Take pride in where you're from
I signed onto The Echo in January 2009 and penned my first column about the need to hold President Obama accountable for his campaign promises. I won’t be around to write a full post-mortem, but I’ve learned a lot during my four years as a member of this publication’s writing staff and as a student at this university.
I’ve seen my name in The Echo close to 100 times and have contributed more than 60,000 words to the cultural and political discussion at this university and beyond.
I’ve become a better writer, a better thinker and a better person. I’ve been called a liberal-progressive-Constitution-hating-communist and a fascist-Israel-loving-reactionary. I hope the truth is someone in between.
So while “dropping a bomb” on Welch Hall or “writing something really controversial” were suggestions from friends and colleagues for my last column, I’d like to instead offer the most important lesson I learned while I was part of this community.
Take pride in where you’re from. Your hometown, your high school, your college.
During my first weeks on campus I heard a recent alumni say he loved coming back to Eastern because this was his home. I couldn’t really imagine feeling that way at the time. But after four years, it makes a lot more sense.
We’re forever tied to the places we’ve been. I’ll always be from Sylvania, Ohio. Eastern Michigan will always be the place I went to college. For the rest of my life, my name will be linked to those places.
If people think poorly of your hometown or your school, it reflects badly on you and vice versa. On the other hand, your success makes the places you’ve been look good. If your hometown or your school does well that reflects well on you.
In other words, if you put your school down, you’re putting yourself down. When you boast about your school and make a name for yourself in the world, it makes the university look great.
It bothers me when people who go to Eastern or went to Eastern bash it. When you say negative things about your hometown or your school, outsiders believe it. I’m proud of the education I got here, and I’m happy with the experience I had.
I want people to know how good Eastern was to me because people are going to judge me based on the places I’ve been and I want them to know this is a good place to get an education.
A lot of people think it’s cool to bash the small town or the lame suburb. They think it’s hip to mock the mid-level university. But I’m here to tell you, you can’t run from where you’re from and you shouldn’t try.
You should be proud of where you come from. That’s what I learned at EMU.
I ran into someone in Chicago last weekend who went to Eastern and when he heard that’s where I went, he said, “I’m sorry,” and laughed.

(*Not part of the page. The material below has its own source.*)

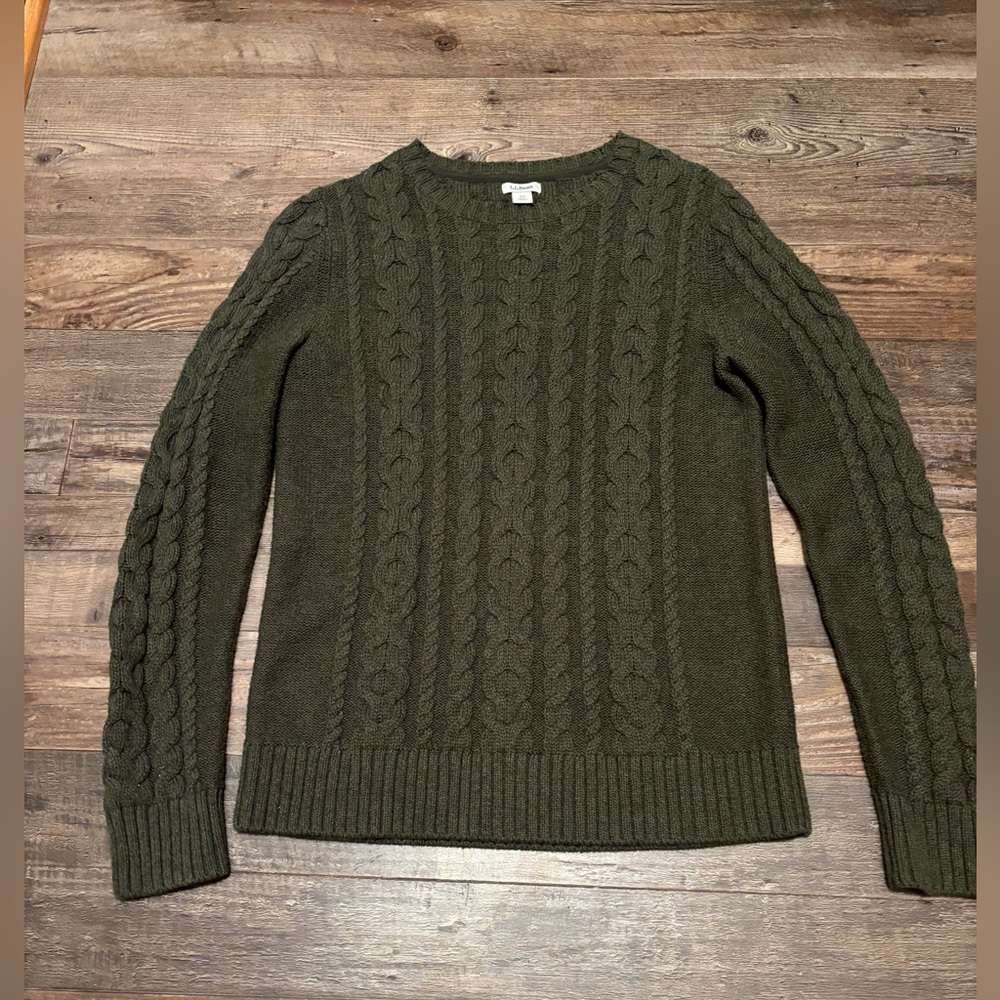 Women’s size XS LL Bean sweater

That’s exactly the wrong message. While he thought he was making a funny, Eastern-deprecating joke, he was actually saying, “I went to a bad school, so there must be something wrong with me.”
The people around us who overheard that conversation probably thought he was right. He’s making himself look bad and he’s making all of us look bad. I intend to do the opposite.
I’m taking my EMU degree to Chapel Hill to enter a top-15 Ph.D. program in my field. You can do big things with a degree from here, pretending you can’t to make jokes or to sound cool, or worse, to make excuses for your personal failures reflects poorly on all of us.
Everything you do will reflect on Eastern, and everything Eastern does will reflect on you. You can’t escape it, so you ought to embrace it. That’s my final lesson, and I hope you’ll listen.
Take pride in where you’ve come from. Take pride in this place, in this school, in this city, in this community.
I’ll always remember Eastern as the place I met the girl I’m going to marry next Sunday (Love you, Honey) and the place I realized where I wanted to go in life.
I made great friends and I’m better off for having come here. I wasn’t over-the-moon about Eastern at first, but after four years I can’t imagine having gone anywhere else. I’m proud of this place and it will always be home for me.